Down at the farmhouse, in the black quiet of the night, a dog lay curled on the door-mat. Of a sudden the tail of this dog began to thump, thump, on the boards. It began as a lazy movement, but it pa.s.sed into a state of gentle enthusiasm, and then into one of curiously loud and joyful celebration. At last the gate clicked. The dog uncurled, and went to the edge of the steps to greet his master. He gave adoring, tremulous welcome with his clear eyes shining in the darkness. "Well, Stan, old boy," said Hawker, stooping to stroke the dog's head. After his master had entered the house the dog went forward and sniffed at something that lay on the top step. Apparently it did not interest him greatly, for he returned in a moment to the door-mat.

But he was again obliged to uncurl himself, for his master came out of the house with a lighted lamp and made search of the door-mat, the steps, and the walk, swearing meanwhile in an undertone. The dog wagged his tail and sleepily watched this ceremony. When his master had again entered the house the dog went forward and sniffed at the top step, but the thing that had lain there was gone.

CHAPTER XVIII.

It was evident at breakfast that Hawker's sisters had achieved information. "What's the matter with you this morning?" asked one. "You look as if you hadn't slep' well."

"There is nothing the matter with me," he rejoined, looking glumly at his plate.

"Well, you look kind of broke up."

"How I look is of no consequence. I tell you there is nothing the matter with me."

"Oh!" said his sister. She exchanged meaning glances with the other feminine members of the family. Presently the other sister observed, "I heard she was going home to-day."

"Who?" said Hawker, with a challenge in his tone.

"Why, that New York girl--Miss What's-her-name," replied the sister, with an undaunted smile.

"Did you, indeed? Well, perhaps she is."

"Oh, you don't know for sure, I s'pose."

Hawker arose from the table, and, taking his hat, went away.

"Mary!" said the mother, in the sepulchral tone of belated but conscientious reproof.

"Well, I don't care. He needn't be so grand. I didn't go to tease him. I don't care."

"Well, you ought to care," said the old man suddenly. "There's no sense in you wimen folks pestering the boy all the time. Let him alone with his own business, can't you?"

"Well, ain't we leaving him alone?"

"No, you ain't--'cept when he ain't here. I don't wonder the boy grabs his hat and skips out when you git to going."

"Well, what did we say to him now? Tell us what we said to him that was so dreadful."

"Aw, thunder an' lightnin'!" cried the old man with a sudden great snarl. They seemed to know by this e.j.a.c.u.l.a.t.i.o.n that he had emerged in an instant from that place where man endures, and they ended the discussion. The old man continued his breakfast.

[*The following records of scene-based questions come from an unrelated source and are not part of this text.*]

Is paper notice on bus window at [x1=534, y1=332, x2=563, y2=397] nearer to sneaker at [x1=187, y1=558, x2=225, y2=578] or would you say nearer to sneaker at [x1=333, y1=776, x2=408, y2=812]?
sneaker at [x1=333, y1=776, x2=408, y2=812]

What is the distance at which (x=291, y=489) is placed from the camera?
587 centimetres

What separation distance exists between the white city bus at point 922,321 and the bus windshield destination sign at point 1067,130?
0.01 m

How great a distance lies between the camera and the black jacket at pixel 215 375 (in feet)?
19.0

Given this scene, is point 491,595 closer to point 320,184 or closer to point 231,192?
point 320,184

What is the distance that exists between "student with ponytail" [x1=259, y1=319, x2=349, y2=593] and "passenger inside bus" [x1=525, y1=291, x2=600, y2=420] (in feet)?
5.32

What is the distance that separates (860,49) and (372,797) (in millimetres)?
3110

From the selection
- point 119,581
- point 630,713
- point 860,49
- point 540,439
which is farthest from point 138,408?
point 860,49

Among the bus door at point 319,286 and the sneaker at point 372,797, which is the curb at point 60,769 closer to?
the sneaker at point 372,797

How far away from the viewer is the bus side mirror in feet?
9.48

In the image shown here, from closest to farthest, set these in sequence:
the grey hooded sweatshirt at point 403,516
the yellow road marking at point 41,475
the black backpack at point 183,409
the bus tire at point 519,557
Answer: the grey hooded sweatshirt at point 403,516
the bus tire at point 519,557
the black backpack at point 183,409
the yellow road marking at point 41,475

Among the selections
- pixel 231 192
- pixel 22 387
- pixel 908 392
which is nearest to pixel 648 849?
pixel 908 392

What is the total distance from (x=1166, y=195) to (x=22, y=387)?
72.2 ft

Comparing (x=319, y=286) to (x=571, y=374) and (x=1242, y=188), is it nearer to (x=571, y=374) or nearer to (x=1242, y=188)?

During his walk that morning Hawker visited a certain cascade, a certain lake, and some roads, paths, groves, nooks. Later in the day he made a sketch, choosing an hour when the atmosphere was of a dark blue, like powder smoke in the shade of trees, and the western sky was burning in strips of red. He painted with a wild face, like a man who is killing.

After supper he and his father strolled under the apple boughs in the orchard and smoked. Once he gestured wearily. "Oh, I guess I'll go back to New York in a few days."

"Um," replied his father calmly. "All right, William."

Several days later Hawker accosted his father in the barnyard. "I suppose you think sometimes I don't care so much about you and the folks and the old place any more; but I do."

"Um," said the old man. "When you goin'?"

"Where?" asked Hawker, flushing.

"Back to New York."

"Why--I hadn't thought much about---- Oh, next week, I guess."

"Well, do as you like, William. You know how glad me an' mother and the girls are to have you come home with us whenever you can come. You know that. But you must do as you think best, and if you ought to go back to New York now, William, why--do as you think best."

"Well, my work----" said Hawker.

From time to time the mother made wondering speech to the sisters. "How much nicer William is now! He's just as good as he can be. There for a while he was so cross and out of sorts. I don't see what could have come over him. But now he's just as good as he can be."

Hollanden told him, "Come up to the inn more, you fool."